Le gouvernement québécois a beaucoup parlé d’immigration dans la dernière année, laissant certains étudiants internationaux perplexes quant à leur futur dans la Belle Province.

Cédric Bérubé

Cedricb19@outlook.com 

Inquiets, mais amoureux : voilà comment décrire le rapport qu’entretiennent les étudiants internationaux avec le Québec actuellement. « Je comprends que la province veuille serrer la vis en matière d’immigration, c’est une mouvance qu’on voit à travers le monde », affirme le représentant des étudiants des programmes préuniversitaires au sein du Conseil d’administration du Cégep de Jonquière, Mathias Bahamid.

Tracassé, le jeune homme de 17 ans, d’origine française, a comme objectif de devenir pilote de ligne. Il compte suivre sa formation au Québec, mais son projet pourrait tomber à l’eau. « Chaque étudiant qui désire changer d’établissement scolaire doit refaire une demande pour obtenir un nouveau permis d’études du gouvernement canadien. Donc pour moi, qui compte étudier ailleurs l’an prochain, avec les permis d’études qui se font de plus en plus rares, ça m’inquiète. »

Le 18 septembre dernier, le ministre canadien de l’Immigration, Marc Miller, a annoncé que son ministère plafonnera les permis d’études octroyés, et qu’il serait à nouveau réduit de 10% en 2025.

Tant à l’Assemblée nationale qu’à la Chambre des communes, une conjoncture plus hostile à l’endroit des migrants s’est installée dans les dernières années, estime l’étudiant en journalisme, Étienne Cazassus. « En aucun cas suis-je un expert, mais je trouve que quand je suis arrivé [il y a de cela trois ans], le gouvernement était plus dans l’optique d’ouvrir ses portes, et là c’est comme s’ils ont tendance à les fermer. »

Début octobre, le ministre de l’Immigration au Québec, Jean-François Roberge, a déposé une législation visant à réduire le nombre d’étudiants étrangers dans les établissements d’enseignement supérieur, dans le cadre du projet de loi 74. À ce jour, le ministre n’a toutefois pas émis de quotas ciblés pour la réduction des seuils migratoires. « C’est comme si je prenais un râteau avec une fille, dans le sens où tu voudrais être avec elle, mais elle te dit non, bien c’est un peu ce que je ressens actuellement. Je veux rester ici, mais c’est comme si on me disait non », explique Étienne Cazassus.

D’origine française, Étienne aimerait poursuivre son séjour au Québec, où il envisage étudier à Montréal. « Si je décide de rester, je devrai prolonger mon permis d’études. Jamais je n’aurais envisagé la possibilité que mon visa soit refusé, j’étais certain que ça allait se prolonger automatiquement, mais là, je me pose plus de questions. »

Cassandre Morin, étudiante en publicité au Cégep de Jonquière, s’avoue aussi inquiète.  « Les lois peuvent impacter mes futures intentions d’étudier ici. J’ai reçu un permis de travail pour trois ans, donc je peux rester pour encore deux ans, mais ensuite, si je décide de rester, je ne sais pas si je rentre dans les quotas du gouvernement.

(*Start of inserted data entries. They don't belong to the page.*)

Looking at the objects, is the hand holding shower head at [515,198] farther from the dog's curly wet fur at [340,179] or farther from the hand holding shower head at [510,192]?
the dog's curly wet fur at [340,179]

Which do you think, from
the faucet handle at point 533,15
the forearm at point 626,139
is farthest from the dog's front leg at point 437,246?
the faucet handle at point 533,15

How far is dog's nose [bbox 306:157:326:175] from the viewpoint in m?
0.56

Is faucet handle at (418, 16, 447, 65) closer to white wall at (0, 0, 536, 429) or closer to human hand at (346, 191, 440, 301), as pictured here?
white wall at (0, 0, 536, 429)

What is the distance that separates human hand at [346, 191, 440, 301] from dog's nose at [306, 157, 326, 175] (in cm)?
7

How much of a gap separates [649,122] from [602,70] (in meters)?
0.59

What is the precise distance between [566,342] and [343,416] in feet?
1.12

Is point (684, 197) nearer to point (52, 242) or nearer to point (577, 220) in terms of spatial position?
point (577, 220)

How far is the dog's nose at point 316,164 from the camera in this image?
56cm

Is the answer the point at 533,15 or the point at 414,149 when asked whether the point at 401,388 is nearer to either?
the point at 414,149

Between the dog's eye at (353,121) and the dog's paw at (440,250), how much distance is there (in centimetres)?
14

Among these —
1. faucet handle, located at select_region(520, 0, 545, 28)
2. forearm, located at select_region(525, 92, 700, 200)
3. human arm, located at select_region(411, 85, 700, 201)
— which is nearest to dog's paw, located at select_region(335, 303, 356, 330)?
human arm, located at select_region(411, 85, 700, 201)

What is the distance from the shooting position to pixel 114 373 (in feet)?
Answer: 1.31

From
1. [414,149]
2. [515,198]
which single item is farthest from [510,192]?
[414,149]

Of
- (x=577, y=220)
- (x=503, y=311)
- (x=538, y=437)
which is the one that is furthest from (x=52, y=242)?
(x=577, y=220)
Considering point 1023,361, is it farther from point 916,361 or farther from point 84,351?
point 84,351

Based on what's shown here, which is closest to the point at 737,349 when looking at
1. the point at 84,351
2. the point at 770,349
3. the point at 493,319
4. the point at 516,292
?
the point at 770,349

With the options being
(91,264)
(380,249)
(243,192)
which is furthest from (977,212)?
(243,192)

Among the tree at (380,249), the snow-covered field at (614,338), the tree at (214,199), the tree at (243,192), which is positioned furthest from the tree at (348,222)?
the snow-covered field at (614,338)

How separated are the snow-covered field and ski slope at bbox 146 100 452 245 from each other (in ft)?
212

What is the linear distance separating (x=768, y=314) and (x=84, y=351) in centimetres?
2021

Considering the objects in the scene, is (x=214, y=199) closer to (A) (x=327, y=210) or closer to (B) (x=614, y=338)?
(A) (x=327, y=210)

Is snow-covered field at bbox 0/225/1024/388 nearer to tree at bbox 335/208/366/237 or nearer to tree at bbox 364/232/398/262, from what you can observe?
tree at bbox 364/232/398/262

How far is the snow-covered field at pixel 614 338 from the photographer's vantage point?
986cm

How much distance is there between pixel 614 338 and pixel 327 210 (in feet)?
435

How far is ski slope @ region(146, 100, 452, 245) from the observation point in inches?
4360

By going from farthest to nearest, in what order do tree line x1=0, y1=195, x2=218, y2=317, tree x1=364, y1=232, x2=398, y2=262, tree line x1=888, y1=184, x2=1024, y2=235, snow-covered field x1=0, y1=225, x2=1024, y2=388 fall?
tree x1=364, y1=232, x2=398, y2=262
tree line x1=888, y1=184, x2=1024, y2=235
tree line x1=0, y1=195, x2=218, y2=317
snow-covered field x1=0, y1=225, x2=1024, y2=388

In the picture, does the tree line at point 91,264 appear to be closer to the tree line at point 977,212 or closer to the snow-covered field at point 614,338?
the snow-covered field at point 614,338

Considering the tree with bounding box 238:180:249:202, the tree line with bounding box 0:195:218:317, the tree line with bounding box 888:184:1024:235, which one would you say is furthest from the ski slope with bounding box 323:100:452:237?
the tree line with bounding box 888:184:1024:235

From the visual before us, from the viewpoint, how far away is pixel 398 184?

Je ne sais pas, la politique migratoire est nébuleuse et change rapidement, c’est ça le plus dur. »

« La première chose à faire [pour étudier au Canada] est une demande de Certificat d’Acceptation du Québec (CAQ), afin d’ensuite attendre que le permis d’études soit délivré par le ministère canadien de l’Immigration, Réfugiés et Citoyennetés. C’est mélangeant tout ce chevauchement », explique Cassandre Morin.  Photo : Cédric Bérubé

Un étudiant d’origine française installé à Saguenay depuis trois ans, qui a préféré garder l’anonymat, corrobore le témoignage de ses compatriotes : il baigne dans l’incertitude pour le futur. « Je compte [et veut] rester au Québec, mais avec les mesures du gouvernement qui visent à freiner l’accès aux étudiants étrangers, je ne sais pas. »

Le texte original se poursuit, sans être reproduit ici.